Transcribe, starting at the line with "File exterieur linker" and ending at the line with "サイゴン大教会の聖母マリア", every line of the material below exactly, but leave out the pictures and anything outside that span.

-- DATA EXCERPTS --
┄┄┄┄┄┄
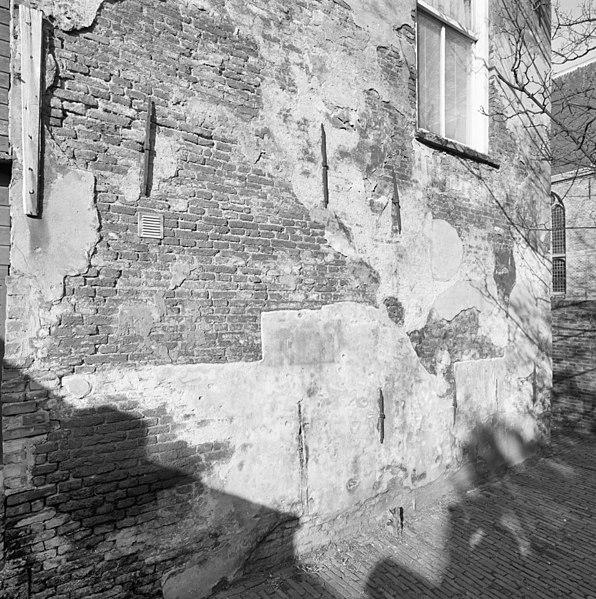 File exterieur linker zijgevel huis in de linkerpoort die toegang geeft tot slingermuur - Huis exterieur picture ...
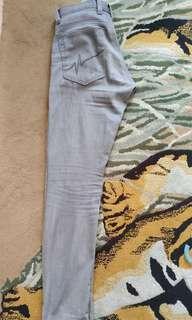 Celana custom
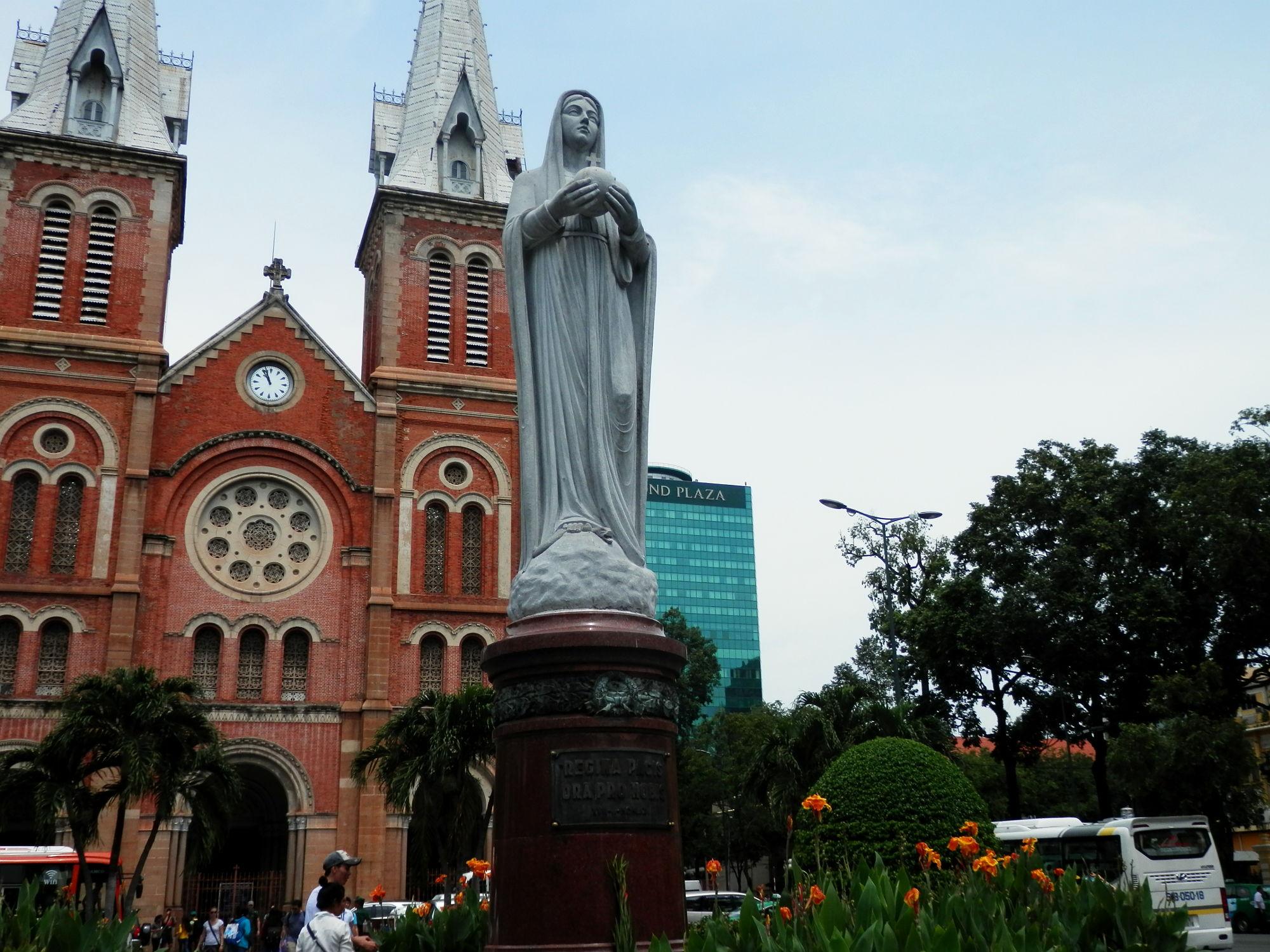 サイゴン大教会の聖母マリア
┄┄┄┄┄┄
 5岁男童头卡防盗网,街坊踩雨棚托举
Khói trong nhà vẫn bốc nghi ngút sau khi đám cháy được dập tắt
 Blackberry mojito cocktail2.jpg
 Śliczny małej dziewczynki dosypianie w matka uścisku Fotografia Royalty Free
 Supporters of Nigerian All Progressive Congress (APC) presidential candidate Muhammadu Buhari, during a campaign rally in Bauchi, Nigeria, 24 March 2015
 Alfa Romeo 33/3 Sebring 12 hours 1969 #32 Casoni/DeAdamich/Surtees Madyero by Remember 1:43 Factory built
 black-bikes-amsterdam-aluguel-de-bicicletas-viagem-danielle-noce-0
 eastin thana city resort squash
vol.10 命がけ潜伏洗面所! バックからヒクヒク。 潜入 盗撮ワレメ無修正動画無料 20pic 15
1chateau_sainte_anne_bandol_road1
┄┄┄┄┄┄
-- RESPONSE --
 File exterieur linker zijgevel huis in de linkerpoort die toegang geeft tot slingermuur - Huis exterieur picture ...
 Celana custom
 サイゴン大教会の聖母マリア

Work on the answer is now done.